The description seems fine but could someone clarify exactly what the
objection is here, with a little more than 'does not support this cleanly'.

Is this a religious issue? If a client connects to a server and the server
wishes to reject on the basis of some info about the remote side, what is
the harm of just tossing the remote side with a shutdown() or close(),
(the other side will get offended at its rude treatment?)

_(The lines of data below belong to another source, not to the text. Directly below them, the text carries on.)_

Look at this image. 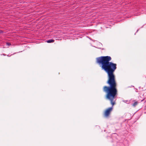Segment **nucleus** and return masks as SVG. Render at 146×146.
<instances>
[{
	"mask_svg": "<svg viewBox=\"0 0 146 146\" xmlns=\"http://www.w3.org/2000/svg\"><path fill=\"white\" fill-rule=\"evenodd\" d=\"M111 60V57L109 56H102L96 58V63L101 65L102 69L107 73L108 78L107 83L109 86H104L103 90L107 93L106 98L110 101L112 106L107 109L105 112L104 115L106 117L109 116L113 110V106L115 104V97L117 94V83L114 74L117 68V64L110 62Z\"/></svg>",
	"mask_w": 146,
	"mask_h": 146,
	"instance_id": "obj_1",
	"label": "nucleus"
},
{
	"mask_svg": "<svg viewBox=\"0 0 146 146\" xmlns=\"http://www.w3.org/2000/svg\"><path fill=\"white\" fill-rule=\"evenodd\" d=\"M137 101H134V103L132 104V106L134 107H135L138 104Z\"/></svg>",
	"mask_w": 146,
	"mask_h": 146,
	"instance_id": "obj_2",
	"label": "nucleus"
},
{
	"mask_svg": "<svg viewBox=\"0 0 146 146\" xmlns=\"http://www.w3.org/2000/svg\"><path fill=\"white\" fill-rule=\"evenodd\" d=\"M54 41V40L53 39H50L46 41V42L48 43H52Z\"/></svg>",
	"mask_w": 146,
	"mask_h": 146,
	"instance_id": "obj_3",
	"label": "nucleus"
},
{
	"mask_svg": "<svg viewBox=\"0 0 146 146\" xmlns=\"http://www.w3.org/2000/svg\"><path fill=\"white\" fill-rule=\"evenodd\" d=\"M6 44L8 46H10L11 45V44L9 42L7 43Z\"/></svg>",
	"mask_w": 146,
	"mask_h": 146,
	"instance_id": "obj_4",
	"label": "nucleus"
},
{
	"mask_svg": "<svg viewBox=\"0 0 146 146\" xmlns=\"http://www.w3.org/2000/svg\"><path fill=\"white\" fill-rule=\"evenodd\" d=\"M3 55V56H6V55L5 54H1V55Z\"/></svg>",
	"mask_w": 146,
	"mask_h": 146,
	"instance_id": "obj_5",
	"label": "nucleus"
},
{
	"mask_svg": "<svg viewBox=\"0 0 146 146\" xmlns=\"http://www.w3.org/2000/svg\"><path fill=\"white\" fill-rule=\"evenodd\" d=\"M123 102H127V100H124V101H123Z\"/></svg>",
	"mask_w": 146,
	"mask_h": 146,
	"instance_id": "obj_6",
	"label": "nucleus"
},
{
	"mask_svg": "<svg viewBox=\"0 0 146 146\" xmlns=\"http://www.w3.org/2000/svg\"><path fill=\"white\" fill-rule=\"evenodd\" d=\"M2 33V31H1L0 30V33Z\"/></svg>",
	"mask_w": 146,
	"mask_h": 146,
	"instance_id": "obj_7",
	"label": "nucleus"
},
{
	"mask_svg": "<svg viewBox=\"0 0 146 146\" xmlns=\"http://www.w3.org/2000/svg\"><path fill=\"white\" fill-rule=\"evenodd\" d=\"M7 56H10H10H9V55H7Z\"/></svg>",
	"mask_w": 146,
	"mask_h": 146,
	"instance_id": "obj_8",
	"label": "nucleus"
}]
</instances>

Or is the real issue here that there is no way to securely determine the
USER associated with the client process? If so, I think that is orthogonal
to whether you have to accept() to find out. It's a desireable feature that
can be layered into applications (consider FTP and TELNET for example.)
I think it's semantics, if TP4 is passing that much info it may as well be
open, although standardizing rejections analagous to <errno.h> could be
an advantage in a few situations (might prevent re-tries, see SMTP for
a model of this, fatal, temporary etc rejections.)

In fact, errno.h probably covers just about everything one might want
to say, a few could be added with little harm (we are not *yet* threatening
errno's 2^32 address space! :-) I presume that even in heterogenous nets
most systems on the net support the notion of an integer, so the idea is
portable, adapting to SMTP's format of "errno string<CR><LF>" should be
a fine way to explain to the other side why they are getting 86'd.